Give the number of lines below that contain the string "name", and no other text.

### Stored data
::::::
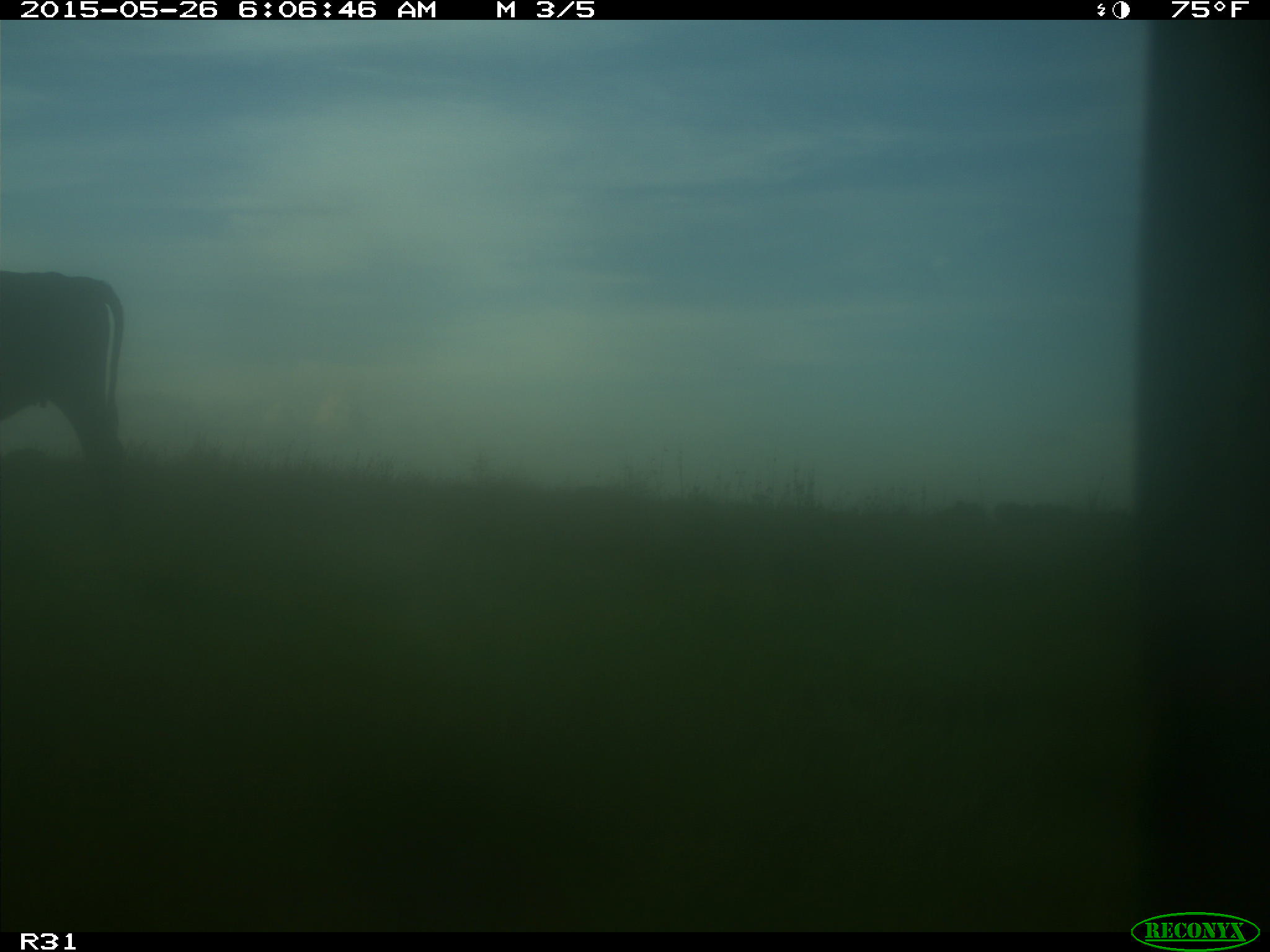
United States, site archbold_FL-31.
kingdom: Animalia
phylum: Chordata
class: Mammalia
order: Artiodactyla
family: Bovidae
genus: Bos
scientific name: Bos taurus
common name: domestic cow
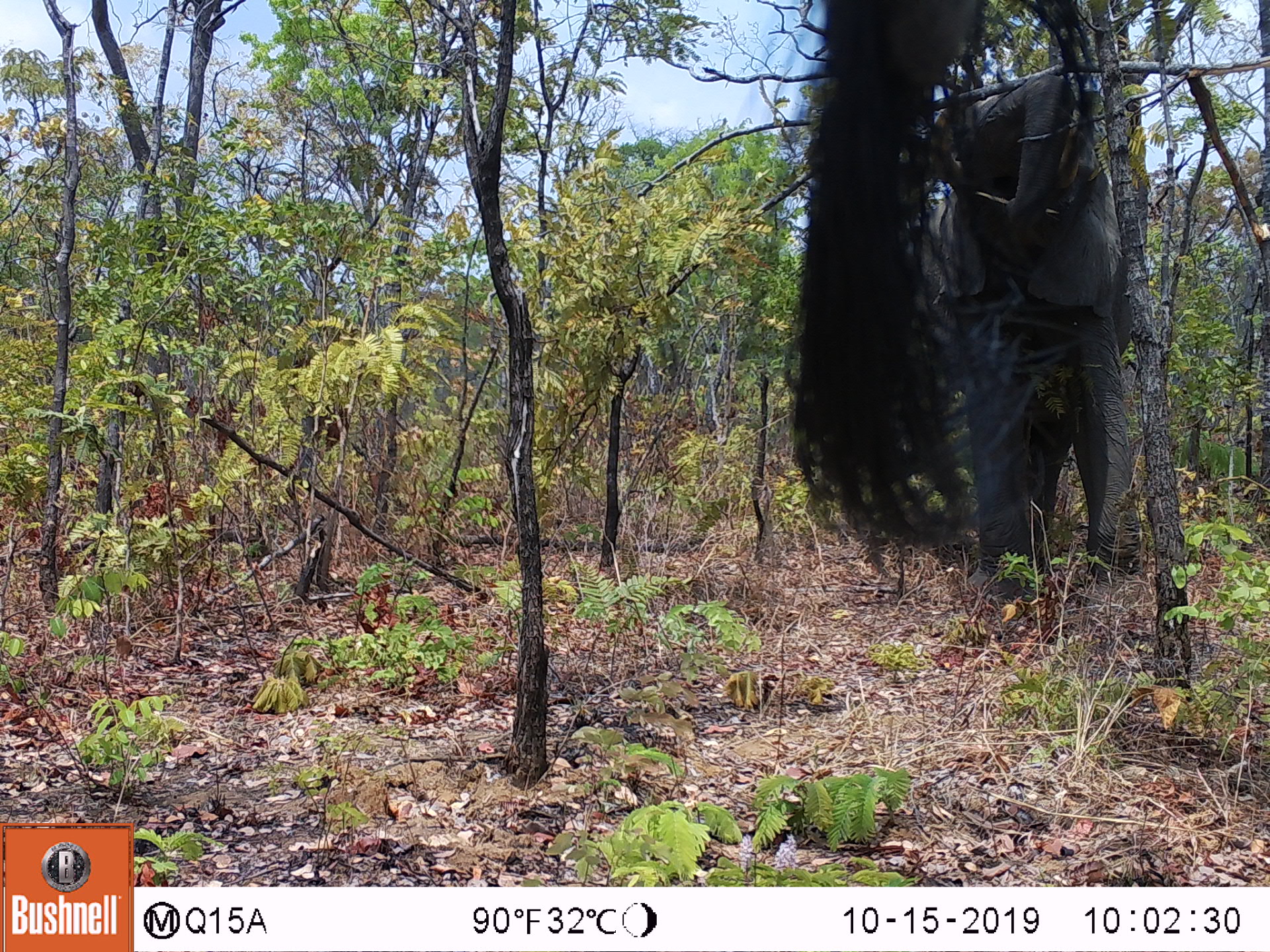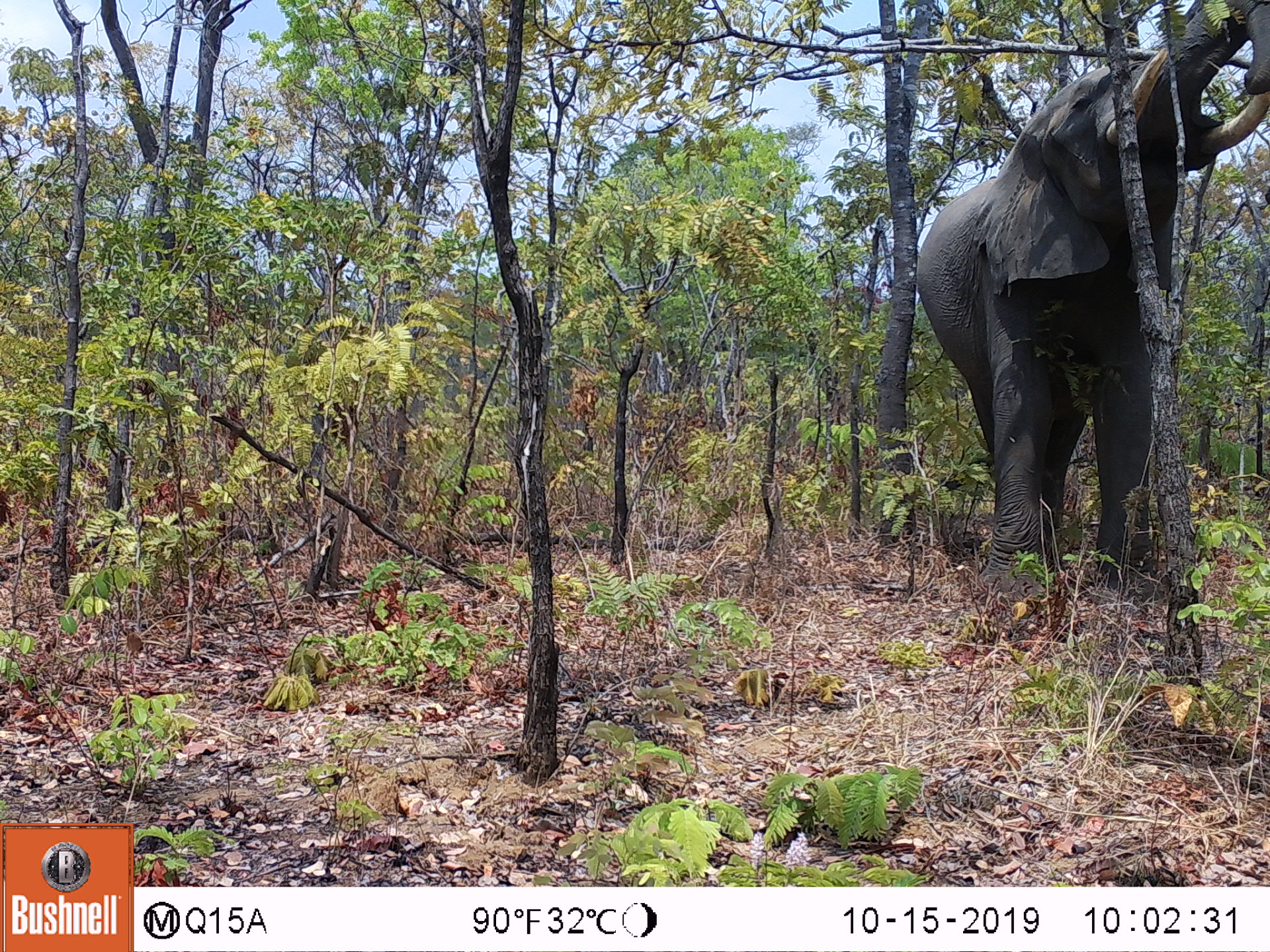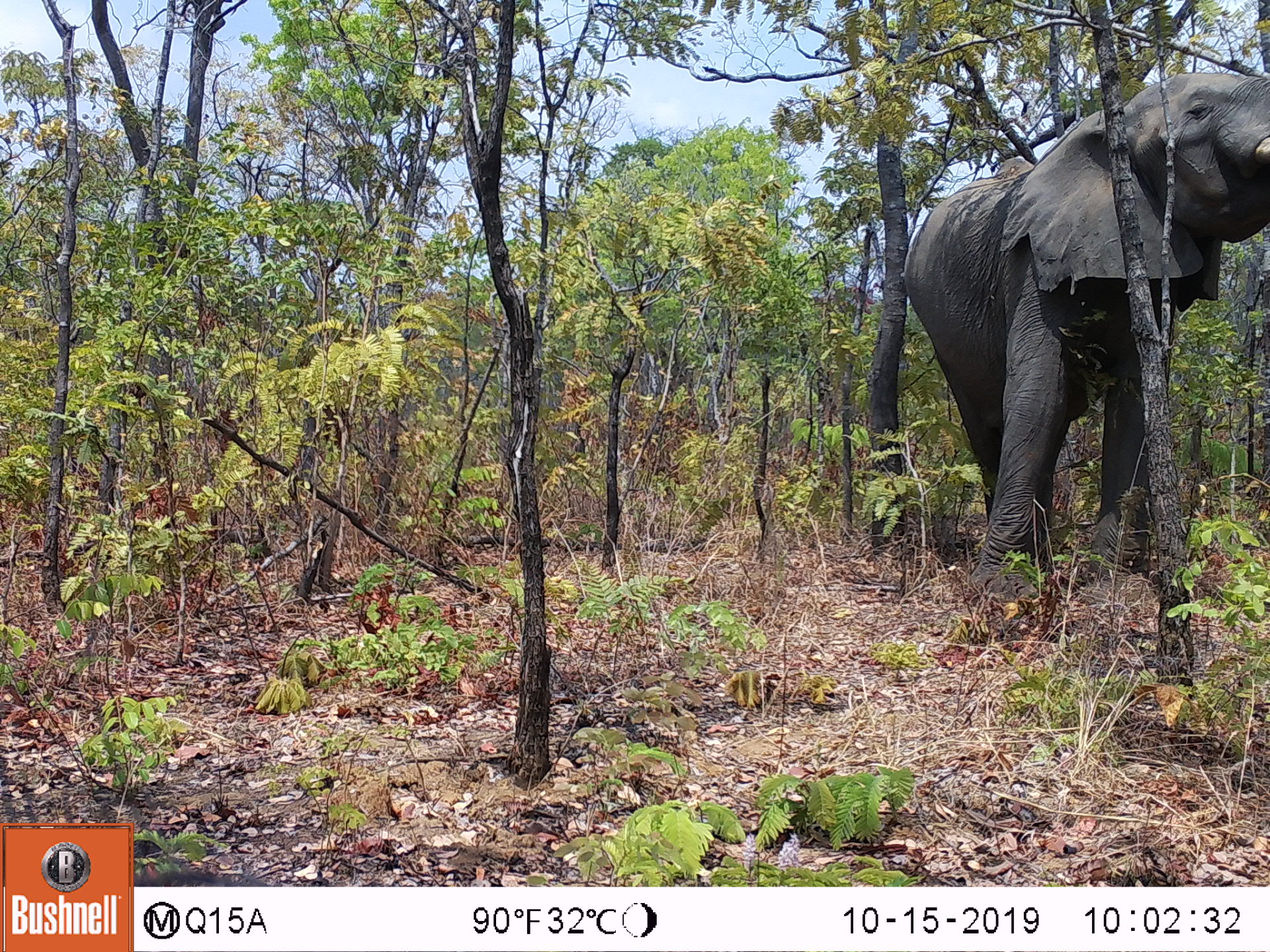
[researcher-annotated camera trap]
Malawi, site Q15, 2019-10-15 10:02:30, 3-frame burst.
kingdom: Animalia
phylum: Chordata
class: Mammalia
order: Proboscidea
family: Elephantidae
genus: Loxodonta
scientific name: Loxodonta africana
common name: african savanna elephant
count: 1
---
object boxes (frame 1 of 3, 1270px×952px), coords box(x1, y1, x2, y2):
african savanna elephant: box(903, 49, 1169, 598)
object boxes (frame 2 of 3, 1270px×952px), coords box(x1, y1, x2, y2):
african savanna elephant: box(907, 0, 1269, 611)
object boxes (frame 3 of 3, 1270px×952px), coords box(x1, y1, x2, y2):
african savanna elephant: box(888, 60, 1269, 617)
::::::
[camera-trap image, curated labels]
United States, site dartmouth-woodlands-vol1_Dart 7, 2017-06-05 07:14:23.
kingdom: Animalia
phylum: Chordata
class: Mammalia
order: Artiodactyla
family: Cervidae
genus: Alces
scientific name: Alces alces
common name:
::::::
### Task answer
6